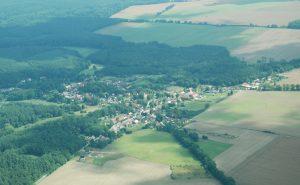 `Luftbild Menz` aus Bildarchiv Flütsch
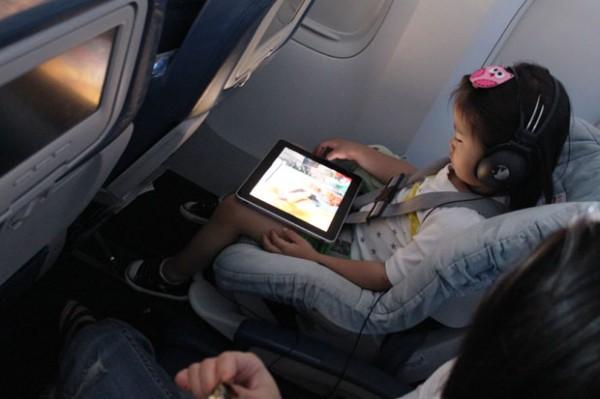 Garotinha usando iPad em avião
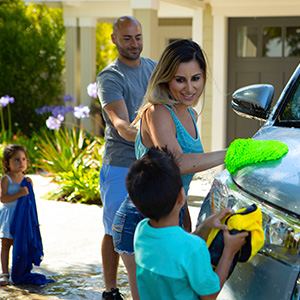 Family washing their car that was refinanced with a Mission Fed auto loan.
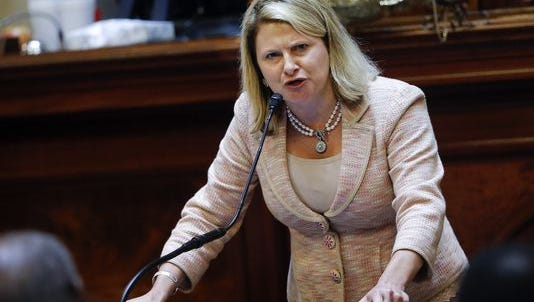 South Carolina state Rep. Jenny Horne, R-Summerville, gets emotional as she speaks during debate over a Senate bill calling for the Confederate flag to be removed from the Capitol grounds Wednesday, July 8, 2015, in Columbia, S.C.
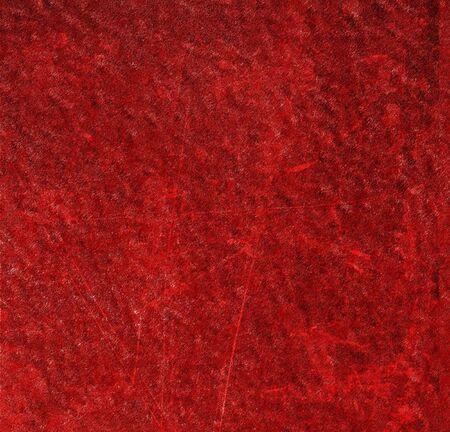 dirty carpet: close-up of the fibres of a red carpet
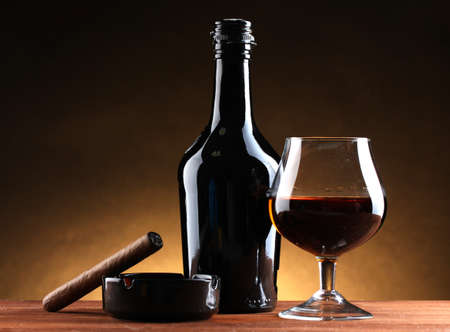 whisky bottle: bottle and glass of brandy and cigar on wooden table on brown background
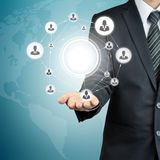 Hand carrying businesspeople icon network with blank circle in the middle Stock Image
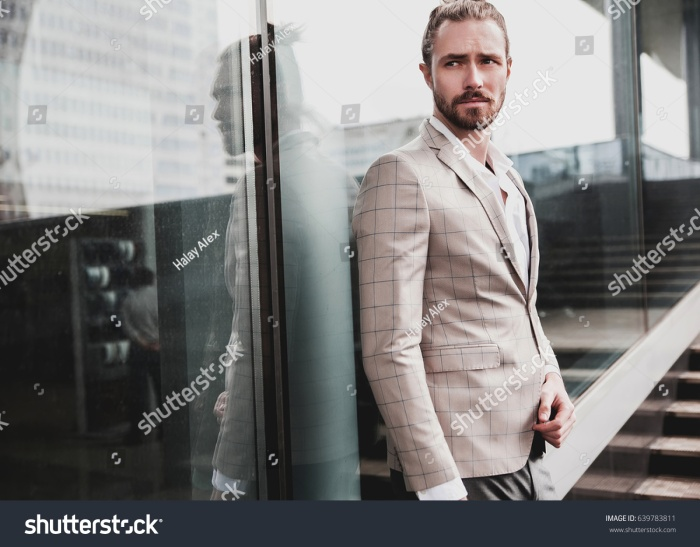 stock-photo-portrait-of-sexy-handsome-fashion-male-model-man-dressed-in-elegant-beige-checkered-suit-posing-on-639783811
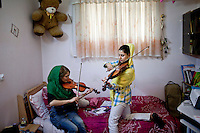 Two young women practicing the violin.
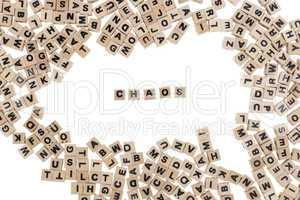 chaos written in small wooden cubes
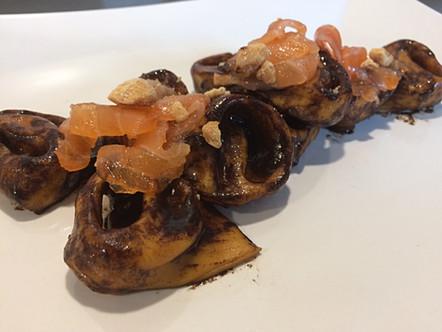 Tortelloni di zucca con crema all'aglio nero, salmone affumicato e frutta secca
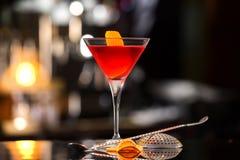 Close-upglas van de cocktail van Manhattan met sinaasappel wordt verfraaid die stock foto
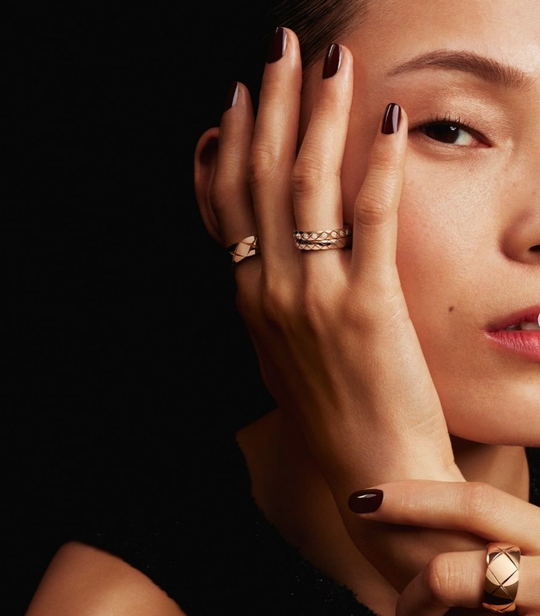 A woman wearing a Chanel ring
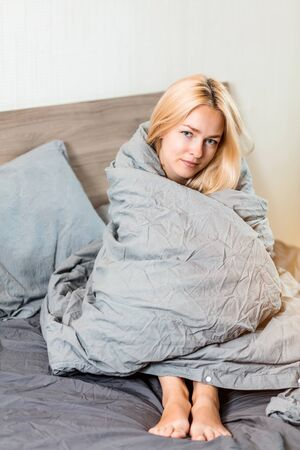 Cheerful pleased woman sitting covered with soft gray blanket looking at camera with charming smile. Portrait of blonde female lady enjoying morning in bedroom. Rest, awakening, good mood concept. Archivio Fotografico - 133531280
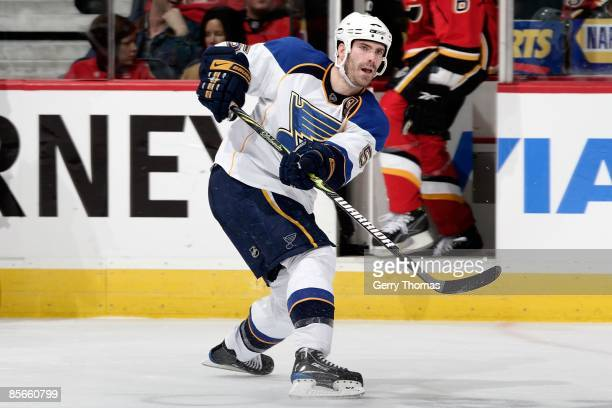 Barret Jackman of the St. Louis Blues passes the puck against the Calgary Flames on March 20, 2009 at Pengrowth Saddledome in Calgary, Alberta,...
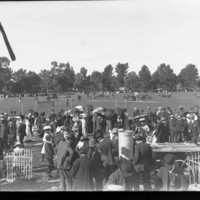 Image: A large group of people gathered on an oval with farm machinery on exhibition.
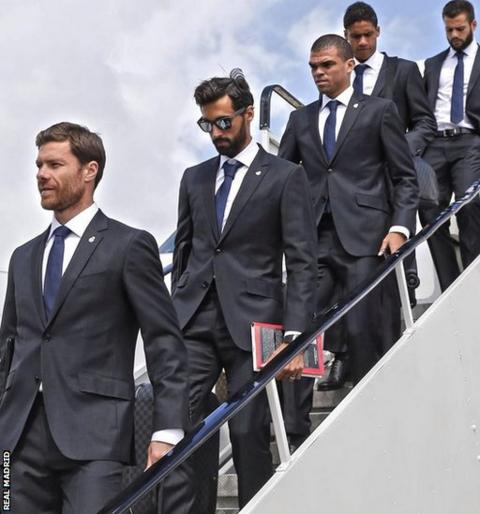 Real Madrid players, led by Xabi Alonso, set foot on Welsh soil at Cardiff Airport.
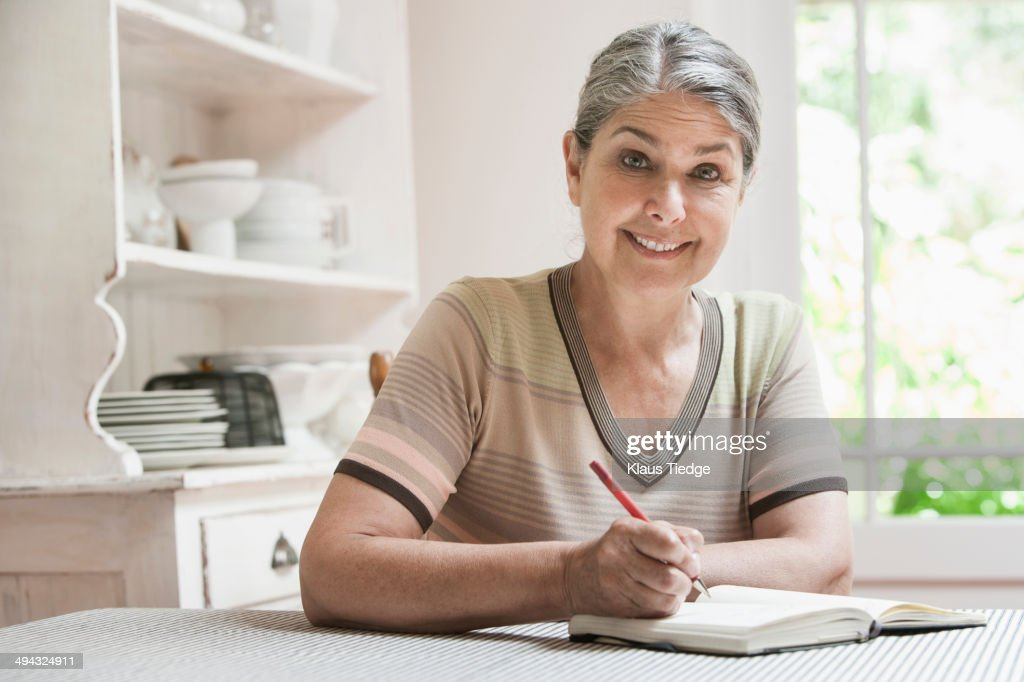 Caucasian woman writing in journal : Stock Photo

_ _ _ _

Do not include the pictures. Quote only the lines from the line with "Two young women practicing the violin." through the end of the material, both ends included, exactly.

### Task result:
 Two young women practicing the violin.
 chaos written in small wooden cubes
 Tortelloni di zucca con crema all'aglio nero, salmone affumicato e frutta secca
 Close-upglas van de cocktail van Manhattan met sinaasappel wordt verfraaid die stock foto
 A woman wearing a Chanel ring
 Cheerful pleased woman sitting covered with soft gray blanket looking at camera with charming smile. Portrait of blonde female lady enjoying morning in bedroom. Rest, awakening, good mood concept. Archivio Fotografico - 133531280
 Barret Jackman of the St. Louis Blues passes the puck against the Calgary Flames on March 20, 2009 at Pengrowth Saddledome in Calgary, Alberta,...
 Image: A large group of people gathered on an oval with farm machinery on exhibition.
 Real Madrid players, led by Xabi Alonso, set foot on Welsh soil at Cardiff Airport.
 Caucasian woman writing in journal : Stock Photo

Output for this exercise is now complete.